Correct method for hiding production site from search engines

Hey guys,

Got a site where the client wants to hide the site from search engines, but have the site live still prior to launching their product.

I tried adding the following to the config/application.php file with the other custom settings:
Config::define('DISALLOW_INDEXING', false);

However the robots.txt file is still showing the following on production:

User-agent: *
Disallow: /wp-admin/
Disallow: /*s=*
Disallow: /xmlrpc.php
Allow: /wp-admin/admin-ajax.php

I tested and can also confirm that the constant DISALLOW_INDEXING is showing as true on the website, however the hide from search engines option was unticked and the robots.txt file remained as above. Also ticking hide my site also appears to not change the robots.txt file.

For now I’ve manually created a robots.txt file and threw in a robots meta tag for good measure, but what is the correct process for this?


@Steve_de_Niese Did you ever find a more automated ‘Trellis-based’ solution, or have you stuck with the manually edited robots.txt file? I’ve got a client that needs the production server not to be indexed. Thanks!

I’ve added the robots_tag_header config in ./group_vars/production/wordpress_sites.yml and have re-provisioned the server.

  enabled: true

This adds the X-Robots-Tag header line if set to true in ./trellis/roles/wordpress-setup/templates/wordpress-site.conf.j2

{% block robots_tag_header -%}
  {% if robots_tag_header_enabled -%}
  # Prevent search engines from indexing non-production environments
  add_header X-Robots-Tag "noindex, nofollow" always;

  {% endif -%}
  {% endblock -%}

This added the line to the site’s NGINX conf file:

add_header X-Robots-Tag "noindex, nofollow" always;

Hope this helps.

@Steve_de_Niese if you want to hide contents from search engines, you need to forget the robots.txt for the moment.

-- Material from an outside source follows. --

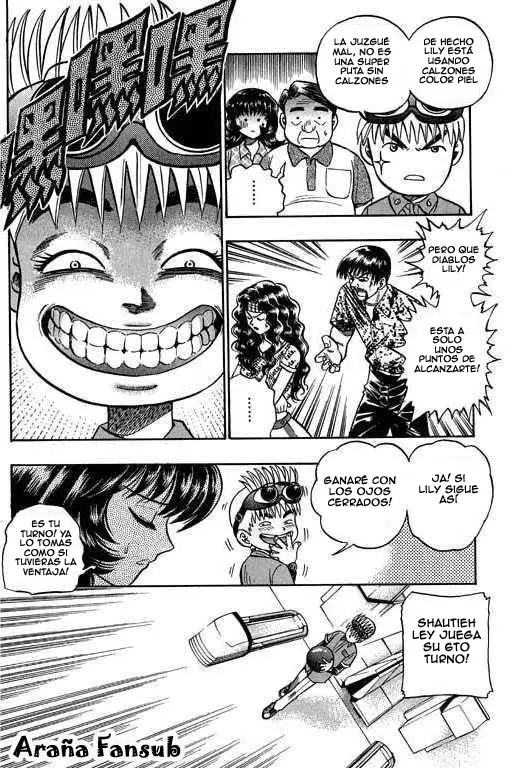 Bowling King capítulo 3, página 20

First, you must tag your pages as noindex: if you prevent search engines from crawling your website (using robots.txt) they cannot remove indexed pages from their index. You could try adding a meta tag <meta name="robots" content="noindex, nofollow"> into your HTML pages or you can add a meta x-robots tag through NGINX or Apache or LiteSpeed (your web server).

For example:

X-Robots-Tag: noindex, nofollow, nosnippet, noarchive

My two cents here: I prefer using an under-construction plugin. This will show an under-construction/maintenance page/message to non-logged in visitors, while logged in users can view and interact with the site.

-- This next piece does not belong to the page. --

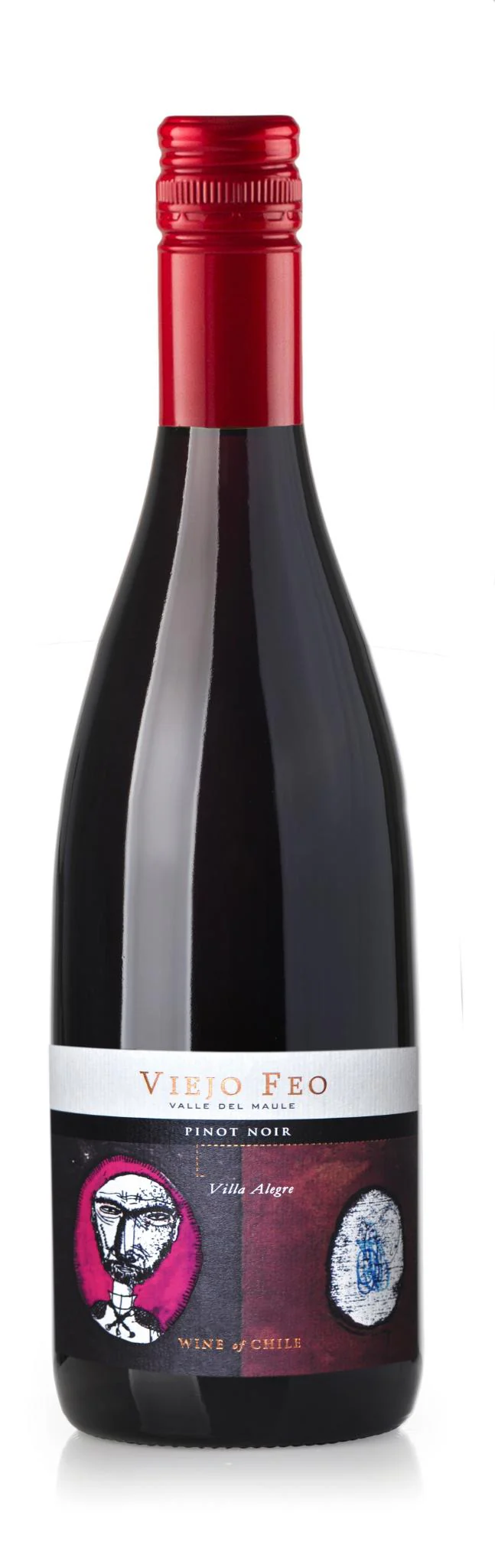 VIEJO FEO PINOT NOIR 375ML @ Signal Hill [1071990]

If you want a site that is parallel to the production site and should be used for previewing, this would be a candidate for a staging site. Bedrock sites already include the Bedrock Disallow Indexing plugin that disallow indexing when the DISALLOW_INDEXING constant is true (which is the case for staging and development environment configs in Bedrock sites):
GitHub - roots/bedrock-disallow-indexing: Disallow indexing of your site on non-production environments.